Hispanics were nearly evenly divided regarding President Joe Biden; 51% approved of his job performance; 45% disapproved.
Unsurprisingly, California Hispanics were more likely to favor Democrats than Hispanics from Florida. California Hispanics preferred the Democratic party by a margin of 30 points, but Florida Hispanics only preferred them by a margin of seven points.
Hispanic men leaned more heavily toward Republicans than Hispanic women; Among Hispanic men, Democrats gained a margin of nine points, but among Hispanic women, the margin surged to 29 points.
Catholic Hispanic respondents favored Democrats by 27 points, but non-Catholic Hispanic respondents favored them by only 15 points.
Hispanics “prefer Republicans over Democrats on the economy (38% say the GOP better handles the issue, versus 34% who say Democrats do), on border security (36%-33%) and on crime (36%-28%),” NBC News reported.
The Hispanic voters felt the primary issue the U.S. had to deal with was the cost of living, followed by “threats to democracy,” and then jobs and the economy. The significance of that was buttressed by the fact that 54% of Hispanic respondents disapproved of Biden’s handling of the economy and 60 percent disapproved of the cost of living under Biden.

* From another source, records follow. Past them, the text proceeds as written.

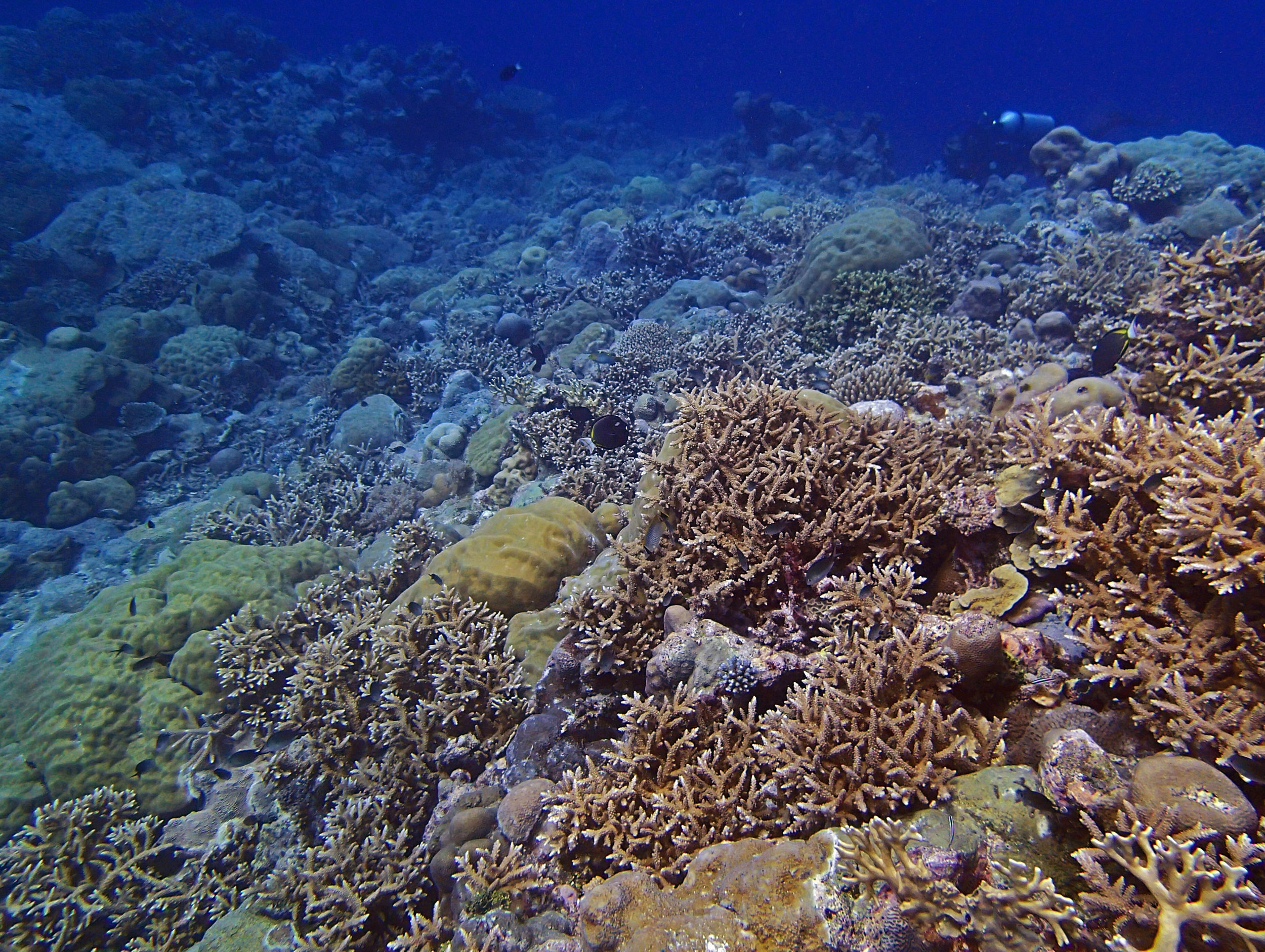 beautiful Velasco reef.jpg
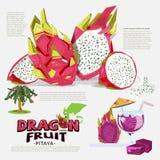 Dragon fruit information graphic. tree. juice. logotype. Pitaya. Vector illustration Royalty Free Stock Photo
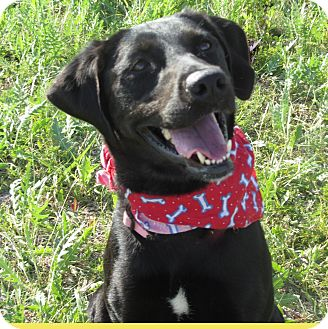 Labrador Retriever/Border Collie Mix Dog for adoption in Hillsboro, Texas - Ebony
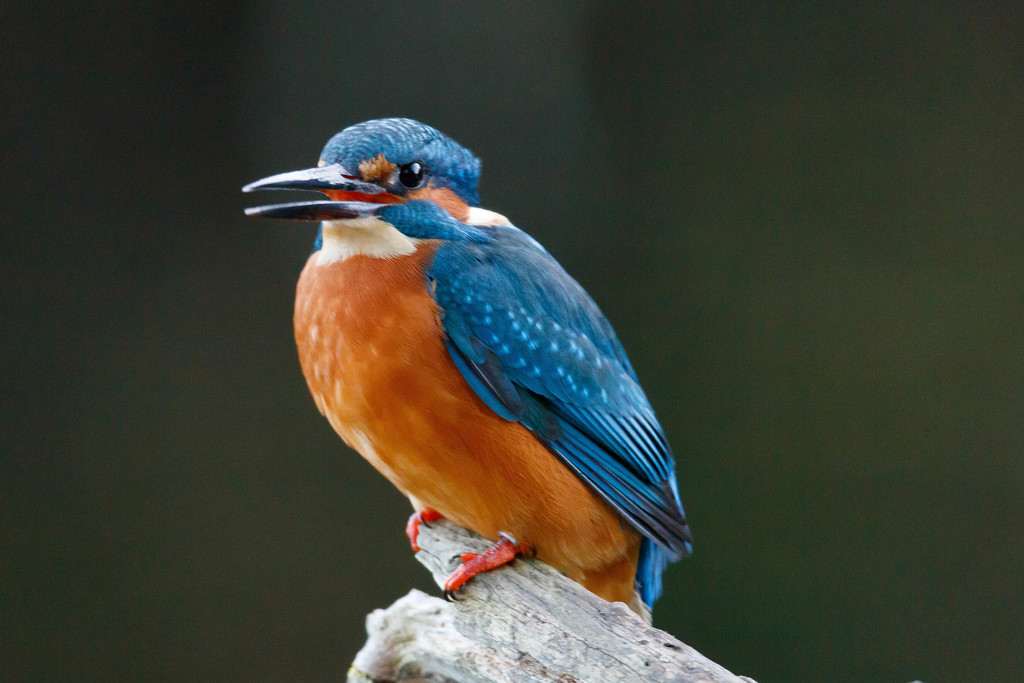Male Kingfisher very close again by padlock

A CBS poll at the end of July found that the surge of support among Hispanics for the Republican Party had grown so strong that a virtual tie existed between support for the Democratic Party and the Republican Party.
Evidence had been building for the seismic shift among Hispanics for months. In May, a nationwide poll by Quinnipiac showed President Biden’s approval rating among Hispanics at 26% as opposed to the 2020 presidential election, when he secured two-thirds of the Hispanic vote.
“Biden is less popular among Hispanics than any other demographic, including age and gender,” Fox News noted of the poll’s results.
A paltry 27% of Hispanics approved of Biden’s economic policies, a percentage even lower than the 32% of Americans nationwide. Hispanics ranked inflation as the most pressing issue concerning them.